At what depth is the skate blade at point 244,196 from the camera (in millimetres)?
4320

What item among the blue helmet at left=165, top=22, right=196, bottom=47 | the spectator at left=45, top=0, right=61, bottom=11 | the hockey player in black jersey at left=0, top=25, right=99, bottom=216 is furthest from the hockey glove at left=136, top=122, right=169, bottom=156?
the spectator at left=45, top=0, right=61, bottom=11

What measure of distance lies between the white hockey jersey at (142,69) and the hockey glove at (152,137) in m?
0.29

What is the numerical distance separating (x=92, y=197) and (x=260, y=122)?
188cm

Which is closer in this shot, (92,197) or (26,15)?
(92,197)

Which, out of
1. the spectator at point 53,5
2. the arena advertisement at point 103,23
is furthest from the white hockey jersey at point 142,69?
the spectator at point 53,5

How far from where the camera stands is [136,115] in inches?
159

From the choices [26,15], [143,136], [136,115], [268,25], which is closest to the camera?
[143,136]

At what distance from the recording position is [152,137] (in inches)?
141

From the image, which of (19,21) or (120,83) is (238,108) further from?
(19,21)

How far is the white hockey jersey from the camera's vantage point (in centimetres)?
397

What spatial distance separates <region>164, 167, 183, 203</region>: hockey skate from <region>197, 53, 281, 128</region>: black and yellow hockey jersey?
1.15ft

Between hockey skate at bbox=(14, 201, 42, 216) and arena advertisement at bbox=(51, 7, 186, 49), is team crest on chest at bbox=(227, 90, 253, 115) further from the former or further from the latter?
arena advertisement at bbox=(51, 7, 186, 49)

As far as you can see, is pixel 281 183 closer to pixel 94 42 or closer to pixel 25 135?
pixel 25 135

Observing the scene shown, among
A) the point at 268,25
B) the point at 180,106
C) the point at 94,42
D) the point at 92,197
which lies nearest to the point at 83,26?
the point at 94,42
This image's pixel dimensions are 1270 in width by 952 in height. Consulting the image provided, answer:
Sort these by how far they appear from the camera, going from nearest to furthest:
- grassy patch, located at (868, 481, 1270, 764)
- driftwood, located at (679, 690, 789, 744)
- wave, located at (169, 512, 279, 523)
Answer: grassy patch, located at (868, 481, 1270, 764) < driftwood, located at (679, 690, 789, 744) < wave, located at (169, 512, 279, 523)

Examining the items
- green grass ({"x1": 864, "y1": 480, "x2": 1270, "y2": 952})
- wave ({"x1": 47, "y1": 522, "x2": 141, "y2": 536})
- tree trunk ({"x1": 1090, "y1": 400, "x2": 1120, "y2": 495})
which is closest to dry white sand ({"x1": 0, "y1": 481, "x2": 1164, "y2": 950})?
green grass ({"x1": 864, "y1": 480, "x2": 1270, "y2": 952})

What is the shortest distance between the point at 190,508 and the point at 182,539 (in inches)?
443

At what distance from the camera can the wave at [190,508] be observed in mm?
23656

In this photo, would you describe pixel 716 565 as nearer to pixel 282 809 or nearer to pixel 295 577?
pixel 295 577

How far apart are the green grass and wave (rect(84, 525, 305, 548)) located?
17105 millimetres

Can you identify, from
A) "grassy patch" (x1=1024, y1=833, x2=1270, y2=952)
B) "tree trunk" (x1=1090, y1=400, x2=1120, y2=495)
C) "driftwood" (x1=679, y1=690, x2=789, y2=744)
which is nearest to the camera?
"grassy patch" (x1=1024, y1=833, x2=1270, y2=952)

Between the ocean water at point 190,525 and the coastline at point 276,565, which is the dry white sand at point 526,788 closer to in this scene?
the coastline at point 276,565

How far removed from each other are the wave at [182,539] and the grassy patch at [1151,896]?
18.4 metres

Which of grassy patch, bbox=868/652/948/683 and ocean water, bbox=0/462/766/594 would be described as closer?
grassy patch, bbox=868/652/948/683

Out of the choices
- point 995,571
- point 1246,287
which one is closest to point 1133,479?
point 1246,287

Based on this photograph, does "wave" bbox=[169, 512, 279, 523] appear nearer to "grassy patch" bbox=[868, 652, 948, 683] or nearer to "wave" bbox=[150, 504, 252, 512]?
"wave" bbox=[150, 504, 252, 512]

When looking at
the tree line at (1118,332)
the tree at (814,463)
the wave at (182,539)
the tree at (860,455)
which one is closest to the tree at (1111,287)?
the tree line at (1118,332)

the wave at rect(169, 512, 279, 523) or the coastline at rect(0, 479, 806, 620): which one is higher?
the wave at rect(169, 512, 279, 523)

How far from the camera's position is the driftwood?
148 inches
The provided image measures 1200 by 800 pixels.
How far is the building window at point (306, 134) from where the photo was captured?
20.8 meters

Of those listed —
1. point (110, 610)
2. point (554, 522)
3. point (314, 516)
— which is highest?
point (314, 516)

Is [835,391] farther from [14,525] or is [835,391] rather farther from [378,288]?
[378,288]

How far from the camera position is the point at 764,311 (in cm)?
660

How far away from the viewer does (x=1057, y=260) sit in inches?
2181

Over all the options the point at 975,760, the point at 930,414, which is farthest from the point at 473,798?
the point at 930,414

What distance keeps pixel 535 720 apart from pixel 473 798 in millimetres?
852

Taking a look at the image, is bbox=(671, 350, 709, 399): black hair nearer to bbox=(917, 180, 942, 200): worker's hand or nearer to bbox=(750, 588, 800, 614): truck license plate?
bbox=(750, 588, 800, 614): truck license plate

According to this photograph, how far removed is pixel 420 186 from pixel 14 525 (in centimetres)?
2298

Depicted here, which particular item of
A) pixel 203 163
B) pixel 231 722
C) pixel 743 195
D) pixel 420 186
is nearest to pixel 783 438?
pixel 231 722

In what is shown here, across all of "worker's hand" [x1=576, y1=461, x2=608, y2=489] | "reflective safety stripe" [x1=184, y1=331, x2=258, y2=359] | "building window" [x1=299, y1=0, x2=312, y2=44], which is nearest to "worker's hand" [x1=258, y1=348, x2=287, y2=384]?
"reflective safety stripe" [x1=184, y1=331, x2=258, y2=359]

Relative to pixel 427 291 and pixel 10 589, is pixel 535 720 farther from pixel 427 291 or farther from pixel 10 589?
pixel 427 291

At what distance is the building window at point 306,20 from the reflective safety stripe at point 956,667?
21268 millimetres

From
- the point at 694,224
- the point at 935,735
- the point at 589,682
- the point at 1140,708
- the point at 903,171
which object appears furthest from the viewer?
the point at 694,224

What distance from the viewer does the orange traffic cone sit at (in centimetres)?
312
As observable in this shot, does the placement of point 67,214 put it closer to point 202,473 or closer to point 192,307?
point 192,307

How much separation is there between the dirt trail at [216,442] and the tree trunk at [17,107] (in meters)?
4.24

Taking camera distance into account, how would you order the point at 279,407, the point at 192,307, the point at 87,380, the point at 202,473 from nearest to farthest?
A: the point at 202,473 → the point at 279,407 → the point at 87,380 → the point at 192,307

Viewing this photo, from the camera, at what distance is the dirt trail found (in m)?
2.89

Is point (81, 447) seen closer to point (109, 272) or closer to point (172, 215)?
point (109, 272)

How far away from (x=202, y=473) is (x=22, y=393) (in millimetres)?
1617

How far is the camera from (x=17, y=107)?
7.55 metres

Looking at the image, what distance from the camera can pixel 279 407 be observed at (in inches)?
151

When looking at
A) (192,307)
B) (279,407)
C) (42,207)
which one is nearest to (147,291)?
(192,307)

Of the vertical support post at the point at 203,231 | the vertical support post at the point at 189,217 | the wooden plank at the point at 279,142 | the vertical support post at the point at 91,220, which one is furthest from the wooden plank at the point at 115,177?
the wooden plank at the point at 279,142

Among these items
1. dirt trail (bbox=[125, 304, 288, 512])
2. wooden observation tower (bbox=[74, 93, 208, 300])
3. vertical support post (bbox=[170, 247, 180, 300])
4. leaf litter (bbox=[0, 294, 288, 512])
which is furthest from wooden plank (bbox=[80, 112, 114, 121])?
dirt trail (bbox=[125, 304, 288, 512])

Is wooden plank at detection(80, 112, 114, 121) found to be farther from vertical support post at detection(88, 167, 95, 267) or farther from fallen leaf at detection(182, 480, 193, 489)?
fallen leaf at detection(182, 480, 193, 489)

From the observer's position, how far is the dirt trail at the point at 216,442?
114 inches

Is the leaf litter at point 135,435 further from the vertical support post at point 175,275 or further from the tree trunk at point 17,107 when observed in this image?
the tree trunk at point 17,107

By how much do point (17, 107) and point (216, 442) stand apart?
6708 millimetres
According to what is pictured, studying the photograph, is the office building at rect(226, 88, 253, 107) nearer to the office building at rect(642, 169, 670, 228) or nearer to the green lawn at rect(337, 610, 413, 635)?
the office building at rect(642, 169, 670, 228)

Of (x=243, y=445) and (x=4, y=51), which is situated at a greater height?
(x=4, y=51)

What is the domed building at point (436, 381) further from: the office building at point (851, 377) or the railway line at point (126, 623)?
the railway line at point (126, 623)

######

GIVEN REQUEST
Copy out the lines from the line containing "Viewing this photo, from" to the end of the listing above, without alteration.

EXERCISE SOLUTION
Viewing this photo, from the camera, at what distance is the dirt trail found (in m)?
2.89

Is point (81, 447) seen closer to point (109, 272) or closer to point (172, 215)?
point (109, 272)

How far away from (x=202, y=473) is (x=22, y=393) (in millimetres)?
1617

How far is the camera from (x=17, y=107)?
7.55 metres

Looking at the image, what distance from the camera can pixel 279 407 be observed at (in inches)?
151

When looking at
A) (192,307)
B) (279,407)
C) (42,207)
which one is nearest to (147,291)?
(192,307)

Of the vertical support post at the point at 203,231 | the vertical support post at the point at 189,217 | the wooden plank at the point at 279,142 | the vertical support post at the point at 91,220, which one is furthest from the wooden plank at the point at 115,177?
the wooden plank at the point at 279,142

Among these items
1. dirt trail (bbox=[125, 304, 288, 512])
2. wooden observation tower (bbox=[74, 93, 208, 300])
3. vertical support post (bbox=[170, 247, 180, 300])
4. leaf litter (bbox=[0, 294, 288, 512])
which is furthest from wooden plank (bbox=[80, 112, 114, 121])?
dirt trail (bbox=[125, 304, 288, 512])

Is wooden plank at detection(80, 112, 114, 121) found to be farther from vertical support post at detection(88, 167, 95, 267) or farther from fallen leaf at detection(182, 480, 193, 489)?
fallen leaf at detection(182, 480, 193, 489)

From the observer's position, how far is the dirt trail at the point at 216,442?
114 inches

Is the leaf litter at point 135,435 further from the vertical support post at point 175,275 or further from the tree trunk at point 17,107 when observed in this image?
the tree trunk at point 17,107

By how much do point (17, 107) and point (216, 442) stand apart?
6708 millimetres
According to what is pictured, studying the photograph, is the office building at rect(226, 88, 253, 107) nearer to the office building at rect(642, 169, 670, 228) or nearer to the green lawn at rect(337, 610, 413, 635)?
the office building at rect(642, 169, 670, 228)

Of (x=243, y=445) and (x=4, y=51), which is situated at a greater height?
(x=4, y=51)

What is the domed building at point (436, 381) further from: the office building at point (851, 377) or the railway line at point (126, 623)?
the railway line at point (126, 623)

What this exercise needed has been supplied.